I was a Client Services Life Insurance Representative answering life insurance policy inquiries for clients. I found that because many clients did not understand the conditions of their policies, they were not making the decisions that could help sustain their policy. Encountering the frustration that clients faced reiterated the importance of strong communication skills demanded by fiduciary relationships. This led me to pursue a position as a sales associate, where I educated life insurance agents on the company’s insurance products. By thoroughly educating agents on the intricacies of insurance products, I helped ensure that clients understood the benefits and drawbacks of insurance options and were in a position to make smart choices. I then transitioned to a portfolio management firm, where I became a client relations liaison. In this role, I worked with investment advisors, operations specialists, portfolio managers, and traders to resolve discrepancies concerning high net-worth client accounts.
What led me to pursue a law degree was volunteering at low income medical clinics as an undergraduate. While participating in a summer pre-medical program, I had to write a paper on whether health care was a right or a privilege. Arguing that health care was a right and seeing the hardships faced by many who could not afford to pay the cost of care is what encouraged me to attend law school and study health law. I felt that as a lawyer I could make a larger difference in health care because the law impacts many aspects of health care delivery.
Was there a defining moment or experience that confirmed your decision to become a lawyer?
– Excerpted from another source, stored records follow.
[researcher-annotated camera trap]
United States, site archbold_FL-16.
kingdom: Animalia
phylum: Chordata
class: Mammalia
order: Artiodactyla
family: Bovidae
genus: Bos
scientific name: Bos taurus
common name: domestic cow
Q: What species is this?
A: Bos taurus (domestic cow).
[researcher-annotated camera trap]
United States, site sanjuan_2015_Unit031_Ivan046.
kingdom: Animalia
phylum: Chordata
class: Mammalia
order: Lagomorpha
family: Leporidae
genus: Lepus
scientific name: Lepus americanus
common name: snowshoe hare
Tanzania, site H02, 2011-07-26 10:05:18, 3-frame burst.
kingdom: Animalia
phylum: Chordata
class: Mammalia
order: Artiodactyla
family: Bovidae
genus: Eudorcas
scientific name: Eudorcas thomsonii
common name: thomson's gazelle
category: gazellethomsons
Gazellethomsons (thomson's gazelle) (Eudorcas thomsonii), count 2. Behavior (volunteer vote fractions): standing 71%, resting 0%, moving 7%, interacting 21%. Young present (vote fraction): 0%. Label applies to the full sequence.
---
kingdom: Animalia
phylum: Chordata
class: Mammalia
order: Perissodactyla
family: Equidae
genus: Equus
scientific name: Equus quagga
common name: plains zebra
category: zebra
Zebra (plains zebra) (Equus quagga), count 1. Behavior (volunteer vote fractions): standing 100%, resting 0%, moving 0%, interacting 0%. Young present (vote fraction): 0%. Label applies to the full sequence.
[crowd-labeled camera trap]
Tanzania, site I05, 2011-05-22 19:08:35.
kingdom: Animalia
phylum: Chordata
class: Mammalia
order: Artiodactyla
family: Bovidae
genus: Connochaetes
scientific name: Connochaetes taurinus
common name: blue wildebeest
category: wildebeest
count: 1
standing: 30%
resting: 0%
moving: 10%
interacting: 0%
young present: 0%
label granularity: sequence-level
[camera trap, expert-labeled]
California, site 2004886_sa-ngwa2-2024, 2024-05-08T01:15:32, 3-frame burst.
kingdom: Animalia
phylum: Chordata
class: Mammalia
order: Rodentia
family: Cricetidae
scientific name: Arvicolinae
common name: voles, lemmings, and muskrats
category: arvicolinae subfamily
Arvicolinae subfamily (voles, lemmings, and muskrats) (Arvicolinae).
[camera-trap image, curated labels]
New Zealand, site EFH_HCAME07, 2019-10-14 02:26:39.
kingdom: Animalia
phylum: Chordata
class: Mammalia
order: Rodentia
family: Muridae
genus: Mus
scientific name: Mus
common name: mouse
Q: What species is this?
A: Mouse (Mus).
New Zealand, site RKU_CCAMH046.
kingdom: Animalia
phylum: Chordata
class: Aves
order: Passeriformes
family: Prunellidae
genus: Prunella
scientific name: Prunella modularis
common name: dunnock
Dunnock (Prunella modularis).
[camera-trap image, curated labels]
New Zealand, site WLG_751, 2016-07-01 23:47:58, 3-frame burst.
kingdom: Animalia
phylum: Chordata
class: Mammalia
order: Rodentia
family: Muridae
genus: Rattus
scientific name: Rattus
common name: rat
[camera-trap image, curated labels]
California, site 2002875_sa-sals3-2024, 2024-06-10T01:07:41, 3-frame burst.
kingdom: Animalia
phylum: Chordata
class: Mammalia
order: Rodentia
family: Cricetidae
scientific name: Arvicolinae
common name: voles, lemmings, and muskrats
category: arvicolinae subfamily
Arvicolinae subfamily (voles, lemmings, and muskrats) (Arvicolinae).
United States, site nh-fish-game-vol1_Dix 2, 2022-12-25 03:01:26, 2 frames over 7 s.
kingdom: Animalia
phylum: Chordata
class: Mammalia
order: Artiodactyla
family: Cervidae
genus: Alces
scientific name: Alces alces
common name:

In my role as a Client Services Representative in the life insurance department for a corporation, I received a phone call from a policy holder who was unable to obtain coverage from other companies due to his cancer. Because of his illness, he faced the daunting decision to either pay an exorbitant amount to continue coverage or allow his policy to terminate and pay an equally expensive rate. Unfortunately, I was unable to help him in the way he needed because of the mechanism of how his policy worked. The conversation ended in tears on the client’s end and frustration on mine. While I felt that the client should have been tracking his policy more carefully, I also felt it was the insurance company’s obligation to educate clients more thoroughly on its products. This experience along with others was the “enough is enough” point and pushed me to go to law school. In the future, I hope to help companies take a holistic view and create policies that are efficient and client-centered.
What are your professional and personal goals after law school?
At this point, I am still deciding on the field I want to pursue. After taking classes in Business Entities and Health Law, I have a strong interest in corporate law with an emphasis on health care. I am also interested in prosecution and will be interning with the King County Prosecutor’s Office this summer.
What have you found most valuable during your law school experience?
Being a part of the Academic Resource Center family has made my educational experience at Seattle University School of Law a unique one. The ARC program equipped me with the skills I needed to be successful in my first year of law school by teaching me different ways to prepare for classes and encouraging me to find a study method that works for me. The legal writing component of the program enabled me to ease into Legal Writing 1, where I was able to focus more on the nuances of legal writing. This in turn made me a stronger writer, and helped me gain the skills I needed to be a staff member on The Seattle Journal for Social Justice.
Additionally, learning in the supportive environment that ARC provides me made me feel more comfortable speaking in class during my first year, and helped me build strong bonds with my classmates. The ARC family has become my rock in times of discouragement and frustration, and I know that I can always turn to anyone of my classmates from the program and ARC faculty when I need advice.